Here are some of the worst market sell-offs:

Oct. 19, 1987, also called “Black Monday.” Over the weekend before, Iran had fired missiles over the Persian Gulf, causing some nervous moments. But then, an article in The New York Times claimed that the US wanted a lower-valued dollar. This prompted foreign investors to start to dump stocks because they would be worth less money in dollar terms. The markets at the time did not have any circuit-breakers, which now stop trading after about a 10 percent decline in one day. Instead, the falling markets resulted in yet more selling, which basically snowballed as computer-generated trades kept pressure on the market the entire day. “The only thing that kept the market from melting down even more was the closing bell,” recalls Mr. Dickson. The next day the Federal Reserve Bank stepped in, reducing interest rates. The stock market reversed itself, moving higher.

Oct. 28 and 29, 1929. On Monday the 28th, the stock market fell 12.82 percent and then dropped another 11.73 percent the next day.

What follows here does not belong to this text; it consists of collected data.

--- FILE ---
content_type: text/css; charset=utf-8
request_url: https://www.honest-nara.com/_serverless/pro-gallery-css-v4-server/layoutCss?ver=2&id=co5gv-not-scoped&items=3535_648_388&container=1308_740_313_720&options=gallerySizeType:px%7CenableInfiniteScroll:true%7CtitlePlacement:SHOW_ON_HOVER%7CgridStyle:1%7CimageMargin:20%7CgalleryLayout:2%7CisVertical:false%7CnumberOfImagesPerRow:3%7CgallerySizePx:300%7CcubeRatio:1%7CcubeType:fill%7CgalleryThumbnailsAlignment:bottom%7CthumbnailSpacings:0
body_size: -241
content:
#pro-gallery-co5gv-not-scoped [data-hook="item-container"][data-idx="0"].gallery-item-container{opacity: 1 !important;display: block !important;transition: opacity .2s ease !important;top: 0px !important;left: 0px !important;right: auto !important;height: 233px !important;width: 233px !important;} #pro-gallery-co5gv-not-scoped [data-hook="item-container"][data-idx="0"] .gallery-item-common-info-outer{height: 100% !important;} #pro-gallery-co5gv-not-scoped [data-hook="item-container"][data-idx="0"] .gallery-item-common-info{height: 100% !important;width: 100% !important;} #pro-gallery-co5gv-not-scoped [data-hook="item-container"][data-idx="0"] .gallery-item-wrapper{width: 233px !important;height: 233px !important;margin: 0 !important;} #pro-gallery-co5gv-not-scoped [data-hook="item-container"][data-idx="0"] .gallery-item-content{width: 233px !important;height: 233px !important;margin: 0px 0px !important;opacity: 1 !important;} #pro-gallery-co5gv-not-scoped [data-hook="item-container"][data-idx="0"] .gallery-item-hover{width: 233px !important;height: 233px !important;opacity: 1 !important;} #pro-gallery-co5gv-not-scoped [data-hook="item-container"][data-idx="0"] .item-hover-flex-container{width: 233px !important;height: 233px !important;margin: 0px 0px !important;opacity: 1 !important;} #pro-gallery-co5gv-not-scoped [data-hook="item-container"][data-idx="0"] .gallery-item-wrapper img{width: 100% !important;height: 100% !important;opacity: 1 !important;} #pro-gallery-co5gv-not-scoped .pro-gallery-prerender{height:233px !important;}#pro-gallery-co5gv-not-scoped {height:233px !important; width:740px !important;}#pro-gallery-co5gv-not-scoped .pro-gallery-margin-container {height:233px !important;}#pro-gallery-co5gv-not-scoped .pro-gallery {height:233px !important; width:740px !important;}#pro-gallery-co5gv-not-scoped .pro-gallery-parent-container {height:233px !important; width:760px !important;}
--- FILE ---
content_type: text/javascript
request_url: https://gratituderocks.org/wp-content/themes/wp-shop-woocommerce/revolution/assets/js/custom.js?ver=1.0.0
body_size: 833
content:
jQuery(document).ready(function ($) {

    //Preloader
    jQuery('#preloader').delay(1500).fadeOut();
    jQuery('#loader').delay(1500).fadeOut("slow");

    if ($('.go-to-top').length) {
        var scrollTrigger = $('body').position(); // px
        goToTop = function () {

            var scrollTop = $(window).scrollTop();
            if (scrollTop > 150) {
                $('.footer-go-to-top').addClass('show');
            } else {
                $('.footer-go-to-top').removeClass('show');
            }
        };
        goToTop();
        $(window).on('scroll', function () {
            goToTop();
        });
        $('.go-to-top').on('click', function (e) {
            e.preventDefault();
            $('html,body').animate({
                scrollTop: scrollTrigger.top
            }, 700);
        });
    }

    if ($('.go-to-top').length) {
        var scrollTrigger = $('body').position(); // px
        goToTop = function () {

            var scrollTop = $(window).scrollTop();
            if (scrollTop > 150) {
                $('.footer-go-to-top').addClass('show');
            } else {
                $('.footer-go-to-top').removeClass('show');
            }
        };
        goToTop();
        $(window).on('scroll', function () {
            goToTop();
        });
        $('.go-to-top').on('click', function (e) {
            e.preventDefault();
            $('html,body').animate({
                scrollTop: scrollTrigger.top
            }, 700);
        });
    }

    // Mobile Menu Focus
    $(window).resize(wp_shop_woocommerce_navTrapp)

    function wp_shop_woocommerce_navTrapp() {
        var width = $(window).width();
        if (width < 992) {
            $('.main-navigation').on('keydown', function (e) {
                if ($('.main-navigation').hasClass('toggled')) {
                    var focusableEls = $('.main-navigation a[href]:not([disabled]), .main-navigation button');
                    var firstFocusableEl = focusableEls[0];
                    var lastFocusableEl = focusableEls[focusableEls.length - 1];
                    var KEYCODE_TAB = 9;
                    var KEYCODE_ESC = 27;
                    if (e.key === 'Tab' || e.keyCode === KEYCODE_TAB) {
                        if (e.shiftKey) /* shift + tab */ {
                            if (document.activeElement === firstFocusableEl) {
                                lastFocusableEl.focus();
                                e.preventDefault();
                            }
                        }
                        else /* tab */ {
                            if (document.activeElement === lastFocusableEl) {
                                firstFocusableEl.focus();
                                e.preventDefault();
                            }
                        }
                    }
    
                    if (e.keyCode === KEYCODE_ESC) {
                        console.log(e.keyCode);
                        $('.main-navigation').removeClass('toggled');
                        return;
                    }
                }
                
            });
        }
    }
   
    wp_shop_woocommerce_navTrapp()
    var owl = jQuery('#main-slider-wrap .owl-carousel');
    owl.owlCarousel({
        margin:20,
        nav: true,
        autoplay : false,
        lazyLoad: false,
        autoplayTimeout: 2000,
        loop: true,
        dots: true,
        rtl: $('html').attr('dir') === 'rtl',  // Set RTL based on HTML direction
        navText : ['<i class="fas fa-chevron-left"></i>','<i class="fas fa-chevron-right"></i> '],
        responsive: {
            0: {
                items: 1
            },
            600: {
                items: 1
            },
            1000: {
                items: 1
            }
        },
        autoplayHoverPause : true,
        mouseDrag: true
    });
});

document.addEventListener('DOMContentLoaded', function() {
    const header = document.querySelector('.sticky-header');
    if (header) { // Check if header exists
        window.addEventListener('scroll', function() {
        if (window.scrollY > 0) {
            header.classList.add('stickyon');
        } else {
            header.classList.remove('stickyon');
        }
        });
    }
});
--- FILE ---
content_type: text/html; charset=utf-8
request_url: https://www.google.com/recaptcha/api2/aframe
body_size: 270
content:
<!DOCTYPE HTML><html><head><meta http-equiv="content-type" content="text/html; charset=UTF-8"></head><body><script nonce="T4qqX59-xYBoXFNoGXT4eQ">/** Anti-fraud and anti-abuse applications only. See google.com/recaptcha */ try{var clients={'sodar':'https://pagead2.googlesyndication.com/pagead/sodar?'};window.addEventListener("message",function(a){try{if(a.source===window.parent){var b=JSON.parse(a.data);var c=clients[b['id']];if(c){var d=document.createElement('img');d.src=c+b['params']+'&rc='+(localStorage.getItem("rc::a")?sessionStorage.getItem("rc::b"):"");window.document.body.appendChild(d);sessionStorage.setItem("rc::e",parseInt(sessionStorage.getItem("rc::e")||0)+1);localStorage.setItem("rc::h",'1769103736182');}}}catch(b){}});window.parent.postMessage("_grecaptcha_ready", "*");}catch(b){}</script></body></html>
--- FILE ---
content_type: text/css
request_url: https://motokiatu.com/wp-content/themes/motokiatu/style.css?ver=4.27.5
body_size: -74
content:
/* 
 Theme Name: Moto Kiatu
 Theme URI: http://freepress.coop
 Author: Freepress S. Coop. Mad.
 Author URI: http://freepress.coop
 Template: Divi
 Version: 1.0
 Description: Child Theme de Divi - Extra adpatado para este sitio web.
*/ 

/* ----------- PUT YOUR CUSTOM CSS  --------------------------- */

The stock market of the 1920 had a lot of “wild West” in it, with little supervision over trading. The public had become enthusiastic buyers of stock, using “margin,” or borrowed money, to finance their purchases. Thus, when the market dropped sharply – in an era when stock prices were not instantaneously known – the public lost most of their savings. This lead to the Great Depression and, eventually, to reforms such as the formation of the Securities and Exchange Commission.

MORE
 
What percentage of GDP is made up from stock market and similar investment monies, such as commodities futures, etc?
GDP = consumption + investmenents + exports - imports + gov't purchases, so that would include money spent buying stocks as well as factory buildings and machinery. The BEA adds it all up and their website (http://bea.gov/iTable/index_nipa.cfm) has the latest GDP at $15t, and the total investment part is $1.9T.

Yeah that's probably what he was actually looking for. At first I thought he meant cap/GDP which is about 100% of it.

Yep pretty much what I wanted.
 
Stock market valuation is not part of GDP normally and neither are bonds, existing houses, commodity reserves and anything else not produced or imported and sold or used internally this year. I don't know about IPOs, which may very well be part of GDP but ownership transfers other than imports and exports are not counted excepting transfers from the producer to the consumer. So, even though PEP has always known what he was talking about when I bothered to check I suspect the data he found was VC, founder and IPO shares since normally stock transfers are treated like used car sales i. e. not counted as GDP.